_Data supplied:_
☆ ☆ ☆ ☆ ☆ ☆ ☆

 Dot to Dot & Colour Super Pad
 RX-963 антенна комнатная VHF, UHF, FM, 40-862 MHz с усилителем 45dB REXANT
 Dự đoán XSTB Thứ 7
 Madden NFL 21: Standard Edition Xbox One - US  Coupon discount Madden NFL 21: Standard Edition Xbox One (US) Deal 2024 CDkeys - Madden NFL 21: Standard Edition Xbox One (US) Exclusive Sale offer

☆ ☆ ☆ ☆ ☆ ☆ ☆

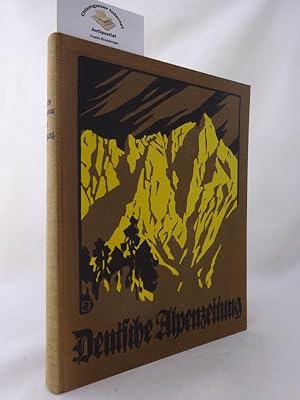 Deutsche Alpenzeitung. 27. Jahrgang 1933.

☆ ☆ ☆ ☆ ☆ ☆ ☆

_What you have to do:_
Express the data from the line containing "Dot to Dot & Colour Super Pad" through the line containing "Madden NFL 21: Standard Edition Xbox One - US", inclusive, as a numbered list, omitting blank lines.

_Task response:_
1.  Dot to Dot & Colour Super Pad
2.  RX-963 антенна комнатная VHF, UHF, FM, 40-862 MHz с усилителем 45dB REXANT
3.  Dự đoán XSTB Thứ 7
4.  Madden NFL 21: Standard Edition Xbox One - US  Coupon discount Madden NFL 21: Standard Edition Xbox One (US) Deal 2024 CDkeys - Madden NFL 21: Standard Edition Xbox One (US) Exclusive Sale offer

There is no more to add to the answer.